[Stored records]
------------------------------------------------

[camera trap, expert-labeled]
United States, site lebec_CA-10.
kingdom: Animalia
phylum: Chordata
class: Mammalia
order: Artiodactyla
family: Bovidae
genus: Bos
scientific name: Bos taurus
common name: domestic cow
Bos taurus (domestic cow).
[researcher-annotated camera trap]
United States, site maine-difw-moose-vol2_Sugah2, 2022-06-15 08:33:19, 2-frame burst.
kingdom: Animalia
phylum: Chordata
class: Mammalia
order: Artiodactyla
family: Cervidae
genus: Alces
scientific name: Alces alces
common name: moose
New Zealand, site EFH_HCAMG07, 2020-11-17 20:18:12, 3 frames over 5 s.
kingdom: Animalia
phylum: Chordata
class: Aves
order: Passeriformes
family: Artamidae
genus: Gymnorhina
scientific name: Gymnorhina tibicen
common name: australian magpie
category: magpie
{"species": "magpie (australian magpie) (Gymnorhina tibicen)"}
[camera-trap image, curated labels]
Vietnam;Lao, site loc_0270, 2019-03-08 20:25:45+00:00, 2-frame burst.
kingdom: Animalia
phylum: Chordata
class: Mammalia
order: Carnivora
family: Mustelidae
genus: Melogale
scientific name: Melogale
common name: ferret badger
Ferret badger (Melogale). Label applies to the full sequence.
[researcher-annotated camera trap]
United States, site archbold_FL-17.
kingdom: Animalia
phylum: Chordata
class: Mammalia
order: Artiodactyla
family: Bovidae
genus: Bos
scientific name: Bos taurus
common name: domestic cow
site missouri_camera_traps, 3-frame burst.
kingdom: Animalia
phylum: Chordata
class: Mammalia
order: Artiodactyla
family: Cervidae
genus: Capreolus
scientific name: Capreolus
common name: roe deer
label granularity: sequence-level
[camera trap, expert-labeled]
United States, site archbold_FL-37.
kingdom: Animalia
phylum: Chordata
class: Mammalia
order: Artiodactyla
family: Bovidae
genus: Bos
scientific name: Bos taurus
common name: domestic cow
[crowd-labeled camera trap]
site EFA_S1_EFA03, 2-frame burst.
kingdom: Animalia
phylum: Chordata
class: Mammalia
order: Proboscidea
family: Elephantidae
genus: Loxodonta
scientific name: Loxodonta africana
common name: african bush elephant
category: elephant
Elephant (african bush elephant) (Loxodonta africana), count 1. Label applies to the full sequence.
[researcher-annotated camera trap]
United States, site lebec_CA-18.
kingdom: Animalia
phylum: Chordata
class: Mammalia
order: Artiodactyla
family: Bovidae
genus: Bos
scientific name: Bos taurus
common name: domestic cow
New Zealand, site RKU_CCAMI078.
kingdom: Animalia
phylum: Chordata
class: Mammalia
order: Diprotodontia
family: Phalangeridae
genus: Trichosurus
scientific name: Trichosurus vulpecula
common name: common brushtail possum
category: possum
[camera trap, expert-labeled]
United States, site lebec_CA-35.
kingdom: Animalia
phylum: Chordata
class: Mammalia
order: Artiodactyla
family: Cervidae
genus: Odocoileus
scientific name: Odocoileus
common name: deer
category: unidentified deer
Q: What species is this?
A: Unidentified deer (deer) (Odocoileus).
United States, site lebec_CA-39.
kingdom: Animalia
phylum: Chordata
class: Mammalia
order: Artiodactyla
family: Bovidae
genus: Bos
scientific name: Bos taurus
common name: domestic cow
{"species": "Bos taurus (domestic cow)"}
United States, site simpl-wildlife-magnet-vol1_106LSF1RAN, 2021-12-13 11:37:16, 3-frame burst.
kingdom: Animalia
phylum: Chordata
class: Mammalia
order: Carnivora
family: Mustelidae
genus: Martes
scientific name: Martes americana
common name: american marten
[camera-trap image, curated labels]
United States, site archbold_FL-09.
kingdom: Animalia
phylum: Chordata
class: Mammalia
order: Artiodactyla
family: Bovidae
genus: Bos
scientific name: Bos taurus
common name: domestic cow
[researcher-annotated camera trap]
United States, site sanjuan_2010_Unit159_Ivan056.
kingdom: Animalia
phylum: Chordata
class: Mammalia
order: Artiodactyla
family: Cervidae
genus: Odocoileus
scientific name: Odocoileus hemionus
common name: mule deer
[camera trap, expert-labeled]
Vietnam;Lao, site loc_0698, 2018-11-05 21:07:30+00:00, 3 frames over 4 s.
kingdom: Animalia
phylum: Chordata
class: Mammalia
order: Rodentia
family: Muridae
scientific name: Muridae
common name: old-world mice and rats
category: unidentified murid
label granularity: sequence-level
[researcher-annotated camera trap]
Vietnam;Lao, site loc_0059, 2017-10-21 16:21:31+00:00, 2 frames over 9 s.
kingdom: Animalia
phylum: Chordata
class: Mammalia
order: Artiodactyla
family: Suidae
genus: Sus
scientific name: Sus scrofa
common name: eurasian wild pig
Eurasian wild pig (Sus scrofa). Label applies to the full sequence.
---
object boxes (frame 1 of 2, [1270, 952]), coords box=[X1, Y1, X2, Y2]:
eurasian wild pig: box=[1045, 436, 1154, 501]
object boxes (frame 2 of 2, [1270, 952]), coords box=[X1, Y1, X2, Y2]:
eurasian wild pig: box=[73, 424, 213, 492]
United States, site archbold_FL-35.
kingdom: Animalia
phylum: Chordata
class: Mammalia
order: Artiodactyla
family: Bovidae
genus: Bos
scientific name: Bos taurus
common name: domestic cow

------------------------------------------------

▶ **Your assignment**:
Your reply should contain every record, unchanged and complete.

▶ **Answer section**:
[camera trap, expert-labeled]
United States, site lebec_CA-10.
kingdom: Animalia
phylum: Chordata
class: Mammalia
order: Artiodactyla
family: Bovidae
genus: Bos
scientific name: Bos taurus
common name: domestic cow
Bos taurus (domestic cow).
[researcher-annotated camera trap]
United States, site maine-difw-moose-vol2_Sugah2, 2022-06-15 08:33:19, 2-frame burst.
kingdom: Animalia
phylum: Chordata
class: Mammalia
order: Artiodactyla
family: Cervidae
genus: Alces
scientific name: Alces alces
common name: moose
New Zealand, site EFH_HCAMG07, 2020-11-17 20:18:12, 3 frames over 5 s.
kingdom: Animalia
phylum: Chordata
class: Aves
order: Passeriformes
family: Artamidae
genus: Gymnorhina
scientific name: Gymnorhina tibicen
common name: australian magpie
category: magpie
{"species": "magpie (australian magpie) (Gymnorhina tibicen)"}
[camera-trap image, curated labels]
Vietnam;Lao, site loc_0270, 2019-03-08 20:25:45+00:00, 2-frame burst.
kingdom: Animalia
phylum: Chordata
class: Mammalia
order: Carnivora
family: Mustelidae
genus: Melogale
scientific name: Melogale
common name: ferret badger
Ferret badger (Melogale). Label applies to the full sequence.
[researcher-annotated camera trap]
United States, site archbold_FL-17.
kingdom: Animalia
phylum: Chordata
class: Mammalia
order: Artiodactyla
family: Bovidae
genus: Bos
scientific name: Bos taurus
common name: domestic cow
site missouri_camera_traps, 3-frame burst.
kingdom: Animalia
phylum: Chordata
class: Mammalia
order: Artiodactyla
family: Cervidae
genus: Capreolus
scientific name: Capreolus
common name: roe deer
label granularity: sequence-level
[camera trap, expert-labeled]
United States, site archbold_FL-37.
kingdom: Animalia
phylum: Chordata
class: Mammalia
order: Artiodactyla
family: Bovidae
genus: Bos
scientific name: Bos taurus
common name: domestic cow
[crowd-labeled camera trap]
site EFA_S1_EFA03, 2-frame burst.
kingdom: Animalia
phylum: Chordata
class: Mammalia
order: Proboscidea
family: Elephantidae
genus: Loxodonta
scientific name: Loxodonta africana
common name: african bush elephant
category: elephant
Elephant (african bush elephant) (Loxodonta africana), count 1. Label applies to the full sequence.
[researcher-annotated camera trap]
United States, site lebec_CA-18.
kingdom: Animalia
phylum: Chordata
class: Mammalia
order: Artiodactyla
family: Bovidae
genus: Bos
scientific name: Bos taurus
common name: domestic cow
New Zealand, site RKU_CCAMI078.
kingdom: Animalia
phylum: Chordata
class: Mammalia
order: Diprotodontia
family: Phalangeridae
genus: Trichosurus
scientific name: Trichosurus vulpecula
common name: common brushtail possum
category: possum
[camera trap, expert-labeled]
United States, site lebec_CA-35.
kingdom: Animalia
phylum: Chordata
class: Mammalia
order: Artiodactyla
family: Cervidae
genus: Odocoileus
scientific name: Odocoileus
common name: deer
category: unidentified deer
Q: What species is this?
A: Unidentified deer (deer) (Odocoileus).
United States, site lebec_CA-39.
kingdom: Animalia
phylum: Chordata
class: Mammalia
order: Artiodactyla
family: Bovidae
genus: Bos
scientific name: Bos taurus
common name: domestic cow
{"species": "Bos taurus (domestic cow)"}
United States, site simpl-wildlife-magnet-vol1_106LSF1RAN, 2021-12-13 11:37:16, 3-frame burst.
kingdom: Animalia
phylum: Chordata
class: Mammalia
order: Carnivora
family: Mustelidae
genus: Martes
scientific name: Martes americana
common name: american marten
[camera-trap image, curated labels]
United States, site archbold_FL-09.
kingdom: Animalia
phylum: Chordata
class: Mammalia
order: Artiodactyla
family: Bovidae
genus: Bos
scientific name: Bos taurus
common name: domestic cow
[researcher-annotated camera trap]
United States, site sanjuan_2010_Unit159_Ivan056.
kingdom: Animalia
phylum: Chordata
class: Mammalia
order: Artiodactyla
family: Cervidae
genus: Odocoileus
scientific name: Odocoileus hemionus
common name: mule deer
[camera trap, expert-labeled]
Vietnam;Lao, site loc_0698, 2018-11-05 21:07:30+00:00, 3 frames over 4 s.
kingdom: Animalia
phylum: Chordata
class: Mammalia
order: Rodentia
family: Muridae
scientific name: Muridae
common name: old-world mice and rats
category: unidentified murid
label granularity: sequence-level
[researcher-annotated camera trap]
Vietnam;Lao, site loc_0059, 2017-10-21 16:21:31+00:00, 2 frames over 9 s.
kingdom: Animalia
phylum: Chordata
class: Mammalia
order: Artiodactyla
family: Suidae
genus: Sus
scientific name: Sus scrofa
common name: eurasian wild pig
Eurasian wild pig (Sus scrofa). Label applies to the full sequence.
---
object boxes (frame 1 of 2, [1270, 952]), coords box=[X1, Y1, X2, Y2]:
eurasian wild pig: box=[1045, 436, 1154, 501]
object boxes (frame 2 of 2, [1270, 952]), coords box=[X1, Y1, X2, Y2]:
eurasian wild pig: box=[73, 424, 213, 492]
United States, site archbold_FL-35.
kingdom: Animalia
phylum: Chordata
class: Mammalia
order: Artiodactyla
family: Bovidae
genus: Bos
scientific name: Bos taurus
common name: domestic cow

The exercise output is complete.